# Cannot operate blower one handed



## ChrisJ (Nov 27, 2014)

The locking mechanism on my machine barely worked the day I got it (used and abused) and doesn't work at all now. From what I recall, the auger control should stay down as long as I hold down the drive lever? No such luck on my machine.

It seems way too simple, but is there any chance this is the only part I need to replace?


It looks like the edge on mine is rounded and is stopping it from locking but I'm hoping, maybe, this is both a very old and common setup and perhaps this is a very common problem. 

With my luck, Ariens only used this setup for one year. :smiley-confused009:


----------



## micah68kj (Oct 8, 2011)

and model/size would be helpful. All snowblowers are not created equal.
Is there some way of filing it deeper so it'll hold? I've had to do that on my old wheelhorse tractor levers.


----------



## ChrisJ (Nov 27, 2014)

micah68kj said:


> and model/size would be helpful. All snowblowers are not created equal.
> Is there some way of filing it deeper so it'll hold? I've had to do that on mynold wheelhorse tractor levers.


Sorry, it's in my signature.
1999 Ariens 924108 824SLE.

I had considered filing / grinding it but haven't had a chance to look at it.


----------



## micah68kj (Oct 8, 2011)

ChrisJ said:


> Sorry, it's in my signature.
> 1999 Ariens 924108 824SLE.


Shoot. I rarely look at the sigs. Since it's not under warranty what have you got to lose by filing it a bit? Don't go too far. If you get it to work stop there. You don't want to go too far. There's a reason for it to unlock when the handle is released. 
*SAFETY FIRST*


----------



## RedOctobyr (Mar 2, 2014)

I have year 2000 Ariens 1024 Pro. Probably the same setup as your '99, or at least very close. 

I bought mine used, and my lock wouldn't stay engaged either. I did what you're describing. As I recall, I removed the piece, and found that the area that should be "vertical" had kind worn into more of a ramp. I believe it's the area shown in the middle of your picture, that's where the lock is supposed to engage. 

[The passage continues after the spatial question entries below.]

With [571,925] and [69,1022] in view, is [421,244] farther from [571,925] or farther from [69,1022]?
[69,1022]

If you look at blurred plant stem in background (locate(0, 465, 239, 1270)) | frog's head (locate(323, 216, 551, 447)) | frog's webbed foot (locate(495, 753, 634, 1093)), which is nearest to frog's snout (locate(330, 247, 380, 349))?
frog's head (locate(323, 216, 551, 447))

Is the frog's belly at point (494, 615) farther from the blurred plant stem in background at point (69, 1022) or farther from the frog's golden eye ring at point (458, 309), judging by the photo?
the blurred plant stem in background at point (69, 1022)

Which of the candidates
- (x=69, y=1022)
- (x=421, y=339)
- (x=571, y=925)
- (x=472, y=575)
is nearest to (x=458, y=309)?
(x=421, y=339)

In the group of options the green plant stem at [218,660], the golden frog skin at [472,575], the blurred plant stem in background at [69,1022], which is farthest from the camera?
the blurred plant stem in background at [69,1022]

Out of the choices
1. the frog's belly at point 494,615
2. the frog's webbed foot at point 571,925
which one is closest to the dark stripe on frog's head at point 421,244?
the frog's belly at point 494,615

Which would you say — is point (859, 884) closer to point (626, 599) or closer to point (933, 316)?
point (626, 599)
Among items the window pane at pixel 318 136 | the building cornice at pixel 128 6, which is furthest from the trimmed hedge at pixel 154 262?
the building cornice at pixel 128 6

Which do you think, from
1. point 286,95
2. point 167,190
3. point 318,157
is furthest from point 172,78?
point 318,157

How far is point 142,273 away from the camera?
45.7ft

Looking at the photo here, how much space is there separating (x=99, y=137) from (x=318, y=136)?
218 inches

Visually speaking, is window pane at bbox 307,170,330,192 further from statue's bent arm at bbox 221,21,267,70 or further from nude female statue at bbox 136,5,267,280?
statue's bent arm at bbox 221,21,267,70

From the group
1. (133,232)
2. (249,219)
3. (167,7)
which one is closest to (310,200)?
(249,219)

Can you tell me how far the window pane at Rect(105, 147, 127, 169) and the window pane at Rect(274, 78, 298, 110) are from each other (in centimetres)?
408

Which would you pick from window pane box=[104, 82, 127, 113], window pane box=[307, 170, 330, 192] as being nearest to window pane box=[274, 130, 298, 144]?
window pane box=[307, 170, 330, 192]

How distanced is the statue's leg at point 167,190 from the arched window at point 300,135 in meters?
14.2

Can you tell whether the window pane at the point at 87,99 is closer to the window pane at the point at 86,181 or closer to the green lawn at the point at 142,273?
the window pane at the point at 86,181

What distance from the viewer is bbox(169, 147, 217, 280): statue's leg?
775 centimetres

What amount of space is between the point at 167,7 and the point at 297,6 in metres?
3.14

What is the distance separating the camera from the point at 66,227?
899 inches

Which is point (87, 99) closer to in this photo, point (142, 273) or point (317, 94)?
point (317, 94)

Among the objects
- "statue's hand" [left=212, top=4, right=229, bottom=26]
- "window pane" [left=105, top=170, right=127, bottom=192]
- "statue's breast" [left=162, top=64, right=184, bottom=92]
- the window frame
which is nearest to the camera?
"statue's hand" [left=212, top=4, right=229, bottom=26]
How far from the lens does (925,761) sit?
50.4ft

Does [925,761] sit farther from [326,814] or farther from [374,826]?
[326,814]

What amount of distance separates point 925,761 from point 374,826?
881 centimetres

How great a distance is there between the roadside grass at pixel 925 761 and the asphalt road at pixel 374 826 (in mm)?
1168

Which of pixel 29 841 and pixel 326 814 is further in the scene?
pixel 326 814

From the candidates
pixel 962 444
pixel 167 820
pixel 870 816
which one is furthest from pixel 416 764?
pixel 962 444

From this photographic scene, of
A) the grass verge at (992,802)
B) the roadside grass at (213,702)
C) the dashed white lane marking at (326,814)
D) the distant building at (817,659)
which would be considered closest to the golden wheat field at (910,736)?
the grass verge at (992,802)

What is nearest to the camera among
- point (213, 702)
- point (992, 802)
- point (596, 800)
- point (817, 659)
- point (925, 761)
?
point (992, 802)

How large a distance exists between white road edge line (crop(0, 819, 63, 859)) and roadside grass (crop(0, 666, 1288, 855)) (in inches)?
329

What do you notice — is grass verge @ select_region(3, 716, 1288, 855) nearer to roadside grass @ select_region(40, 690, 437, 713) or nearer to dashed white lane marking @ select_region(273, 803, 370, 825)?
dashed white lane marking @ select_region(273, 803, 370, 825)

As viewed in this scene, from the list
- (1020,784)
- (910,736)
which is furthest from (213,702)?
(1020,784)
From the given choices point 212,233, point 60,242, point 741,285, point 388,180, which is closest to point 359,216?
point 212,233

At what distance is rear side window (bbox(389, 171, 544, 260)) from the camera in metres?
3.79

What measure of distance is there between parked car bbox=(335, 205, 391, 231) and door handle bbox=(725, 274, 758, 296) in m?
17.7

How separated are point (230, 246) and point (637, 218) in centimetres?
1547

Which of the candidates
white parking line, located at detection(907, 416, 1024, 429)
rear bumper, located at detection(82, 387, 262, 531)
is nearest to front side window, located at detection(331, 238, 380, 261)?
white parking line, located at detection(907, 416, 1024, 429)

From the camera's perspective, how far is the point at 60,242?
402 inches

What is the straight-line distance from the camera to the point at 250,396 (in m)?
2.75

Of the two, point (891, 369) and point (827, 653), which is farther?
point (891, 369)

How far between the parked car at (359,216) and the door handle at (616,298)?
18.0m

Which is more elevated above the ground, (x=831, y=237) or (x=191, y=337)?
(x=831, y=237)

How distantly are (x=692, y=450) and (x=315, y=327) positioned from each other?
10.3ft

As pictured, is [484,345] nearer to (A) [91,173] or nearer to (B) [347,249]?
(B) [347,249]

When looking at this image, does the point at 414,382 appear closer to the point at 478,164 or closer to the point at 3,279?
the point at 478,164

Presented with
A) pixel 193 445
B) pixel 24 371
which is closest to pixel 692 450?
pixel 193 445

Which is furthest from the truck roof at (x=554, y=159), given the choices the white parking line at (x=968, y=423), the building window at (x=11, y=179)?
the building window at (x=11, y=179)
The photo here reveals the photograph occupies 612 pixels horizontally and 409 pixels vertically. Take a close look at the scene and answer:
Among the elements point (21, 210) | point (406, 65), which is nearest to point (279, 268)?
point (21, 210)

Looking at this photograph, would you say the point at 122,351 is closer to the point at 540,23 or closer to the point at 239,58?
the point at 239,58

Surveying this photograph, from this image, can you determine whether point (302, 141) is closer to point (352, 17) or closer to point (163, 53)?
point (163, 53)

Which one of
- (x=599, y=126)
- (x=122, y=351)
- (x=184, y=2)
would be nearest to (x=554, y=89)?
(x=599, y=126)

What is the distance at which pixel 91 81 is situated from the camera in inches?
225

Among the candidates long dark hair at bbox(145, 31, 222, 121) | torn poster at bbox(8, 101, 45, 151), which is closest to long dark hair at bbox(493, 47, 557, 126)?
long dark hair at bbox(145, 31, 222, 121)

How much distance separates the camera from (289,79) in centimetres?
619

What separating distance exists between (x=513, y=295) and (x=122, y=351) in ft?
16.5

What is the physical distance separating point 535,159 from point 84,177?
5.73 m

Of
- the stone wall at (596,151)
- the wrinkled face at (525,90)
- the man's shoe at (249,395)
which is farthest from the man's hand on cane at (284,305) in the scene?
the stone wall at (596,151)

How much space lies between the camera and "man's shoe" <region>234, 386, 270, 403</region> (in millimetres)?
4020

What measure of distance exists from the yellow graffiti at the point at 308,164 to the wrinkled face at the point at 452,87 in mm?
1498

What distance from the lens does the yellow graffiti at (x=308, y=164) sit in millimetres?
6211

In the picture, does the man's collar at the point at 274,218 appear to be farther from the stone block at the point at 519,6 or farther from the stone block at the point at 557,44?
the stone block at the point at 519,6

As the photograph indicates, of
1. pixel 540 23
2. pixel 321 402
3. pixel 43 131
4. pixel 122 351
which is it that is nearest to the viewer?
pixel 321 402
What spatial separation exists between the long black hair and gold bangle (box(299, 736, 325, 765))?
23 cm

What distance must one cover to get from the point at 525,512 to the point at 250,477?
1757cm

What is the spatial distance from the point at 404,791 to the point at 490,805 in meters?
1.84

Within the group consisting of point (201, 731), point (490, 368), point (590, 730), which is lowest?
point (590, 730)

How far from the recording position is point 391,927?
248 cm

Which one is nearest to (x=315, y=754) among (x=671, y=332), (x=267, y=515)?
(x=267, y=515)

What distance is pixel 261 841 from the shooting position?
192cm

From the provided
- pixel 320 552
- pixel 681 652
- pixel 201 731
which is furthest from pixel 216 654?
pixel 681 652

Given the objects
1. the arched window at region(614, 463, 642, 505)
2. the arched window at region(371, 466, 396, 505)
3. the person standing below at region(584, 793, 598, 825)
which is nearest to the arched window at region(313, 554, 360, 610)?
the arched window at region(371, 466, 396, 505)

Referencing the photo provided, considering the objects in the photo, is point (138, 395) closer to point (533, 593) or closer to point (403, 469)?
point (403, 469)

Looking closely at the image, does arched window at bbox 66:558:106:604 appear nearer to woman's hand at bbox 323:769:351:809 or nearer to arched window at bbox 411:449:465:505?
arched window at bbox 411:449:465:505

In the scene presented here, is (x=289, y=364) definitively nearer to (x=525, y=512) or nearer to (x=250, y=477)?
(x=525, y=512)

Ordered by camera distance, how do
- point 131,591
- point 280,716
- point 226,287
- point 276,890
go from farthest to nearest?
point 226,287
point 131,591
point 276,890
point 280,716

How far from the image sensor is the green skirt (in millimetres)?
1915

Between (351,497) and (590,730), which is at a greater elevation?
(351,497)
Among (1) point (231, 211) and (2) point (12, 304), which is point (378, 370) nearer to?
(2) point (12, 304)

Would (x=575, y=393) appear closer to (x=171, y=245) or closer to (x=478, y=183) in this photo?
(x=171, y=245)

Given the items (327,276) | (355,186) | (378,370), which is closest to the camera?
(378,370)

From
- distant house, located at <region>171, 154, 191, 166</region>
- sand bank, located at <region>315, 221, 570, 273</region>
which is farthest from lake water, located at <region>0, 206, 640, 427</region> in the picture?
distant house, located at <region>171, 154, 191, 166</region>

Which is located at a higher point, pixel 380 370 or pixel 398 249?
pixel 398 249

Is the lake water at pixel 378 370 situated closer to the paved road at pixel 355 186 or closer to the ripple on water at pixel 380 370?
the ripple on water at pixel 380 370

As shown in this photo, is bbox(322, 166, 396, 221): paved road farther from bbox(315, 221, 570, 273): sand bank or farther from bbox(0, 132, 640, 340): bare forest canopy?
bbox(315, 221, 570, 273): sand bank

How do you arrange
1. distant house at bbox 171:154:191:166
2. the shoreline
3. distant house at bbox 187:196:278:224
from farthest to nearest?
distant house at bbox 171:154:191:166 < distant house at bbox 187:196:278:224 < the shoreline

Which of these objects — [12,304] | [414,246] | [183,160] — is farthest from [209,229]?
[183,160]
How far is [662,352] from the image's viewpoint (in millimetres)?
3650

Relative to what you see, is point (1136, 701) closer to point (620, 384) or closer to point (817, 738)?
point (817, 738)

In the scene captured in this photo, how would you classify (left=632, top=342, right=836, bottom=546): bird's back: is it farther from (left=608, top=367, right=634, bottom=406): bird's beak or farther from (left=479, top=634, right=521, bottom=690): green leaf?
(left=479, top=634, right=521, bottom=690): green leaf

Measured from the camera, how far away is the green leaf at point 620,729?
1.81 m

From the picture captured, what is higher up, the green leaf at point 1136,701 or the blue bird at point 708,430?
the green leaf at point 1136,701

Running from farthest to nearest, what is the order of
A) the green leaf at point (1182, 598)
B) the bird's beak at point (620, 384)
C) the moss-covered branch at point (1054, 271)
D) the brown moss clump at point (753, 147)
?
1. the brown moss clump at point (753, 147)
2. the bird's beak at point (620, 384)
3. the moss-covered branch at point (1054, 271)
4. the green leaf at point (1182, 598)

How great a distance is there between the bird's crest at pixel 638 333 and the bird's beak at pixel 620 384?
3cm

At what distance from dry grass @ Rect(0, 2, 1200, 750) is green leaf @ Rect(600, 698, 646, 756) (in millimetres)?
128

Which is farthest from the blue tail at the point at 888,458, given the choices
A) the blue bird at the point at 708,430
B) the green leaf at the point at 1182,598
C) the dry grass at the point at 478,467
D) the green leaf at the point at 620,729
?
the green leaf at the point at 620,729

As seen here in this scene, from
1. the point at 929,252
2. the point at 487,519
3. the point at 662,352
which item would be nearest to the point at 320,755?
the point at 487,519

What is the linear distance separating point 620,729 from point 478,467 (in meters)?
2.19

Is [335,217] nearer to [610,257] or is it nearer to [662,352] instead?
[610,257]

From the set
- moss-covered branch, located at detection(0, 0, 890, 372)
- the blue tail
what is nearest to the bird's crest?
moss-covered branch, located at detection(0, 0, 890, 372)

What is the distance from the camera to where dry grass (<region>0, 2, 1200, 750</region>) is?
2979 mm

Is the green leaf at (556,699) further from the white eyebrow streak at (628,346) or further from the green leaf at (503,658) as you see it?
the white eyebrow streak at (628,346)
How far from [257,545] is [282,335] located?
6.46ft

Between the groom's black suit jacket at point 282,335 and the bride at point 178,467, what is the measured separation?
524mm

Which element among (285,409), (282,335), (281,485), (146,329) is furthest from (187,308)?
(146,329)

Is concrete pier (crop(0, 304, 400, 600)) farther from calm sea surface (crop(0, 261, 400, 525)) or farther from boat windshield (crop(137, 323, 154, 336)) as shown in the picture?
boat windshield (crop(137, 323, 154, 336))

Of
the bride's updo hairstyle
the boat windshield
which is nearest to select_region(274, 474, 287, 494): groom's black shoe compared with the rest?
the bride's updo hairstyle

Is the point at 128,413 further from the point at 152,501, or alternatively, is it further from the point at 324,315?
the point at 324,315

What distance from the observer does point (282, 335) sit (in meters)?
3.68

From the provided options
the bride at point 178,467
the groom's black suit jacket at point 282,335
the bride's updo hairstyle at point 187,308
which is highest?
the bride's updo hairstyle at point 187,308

I used a file and tried to make it more of a vertical wall again, rather than kind of rounded and angled. It needs to be a sharp inside corner, and a "vertical" wall, to work properly, in my opinion. If that vertical surface turns into more of a ramp, it will want to unlock itself. 

Filing it helped, but it would still sometimes release. I then added another spring, to increase the tension holding this arm against the mating piece. After adding the additional spring, it worked reliably last season. 

I considered welding this piece up, then re-grinding it, but I haven't had to resort to that yet. Either this piece, or the mating one, was rather expensive as I recall. Maybe it was the mating piece that was expensive, but I figured it was worth trying to fix, vs just replacing the parts. 

I had a '93 Ariens that never had this trouble. So maybe they changed the design, or perhaps they had some issues with the parts around '99-2000?


----------



## micah68kj (Oct 8, 2011)

ChrisJ..,,Did you get this problem taken care of?


----------



## ChrisJ (Nov 27, 2014)

micah68kj said:


> ChrisJ..,,Did you get this problem taken care of?



Hi,

No, haven't had time. Unfortunately I work very long hours and don't get home until late at night so I won't be working on it at all until this weekend.


----------



## micah68kj (Oct 8, 2011)

I'm curious how this'll turn out. Let us know what happens.


----------



## ChrisJ (Nov 27, 2014)

micah68kj said:


> I'm curious how this'll turn out. Let us know what happens.


Will do.


----------



## Reg (Jan 18, 2016)

Don't know if someone else mentioned this but I had the same problem with my 1994 ST1032 (couldn't operate it one-handed). I replaced the spring that keeps the long control arm engaged and that solved the problem. No doubt the original spring had lost some tension.


----------



## AndyW (Mar 10, 2015)

I had to grind down the interlock tab on a new Deluxe 28 before it would work properly. I was told by Ariens it would not void the warranty. You can see on the right cam that the metal tab is too long before grinding off a little .


----------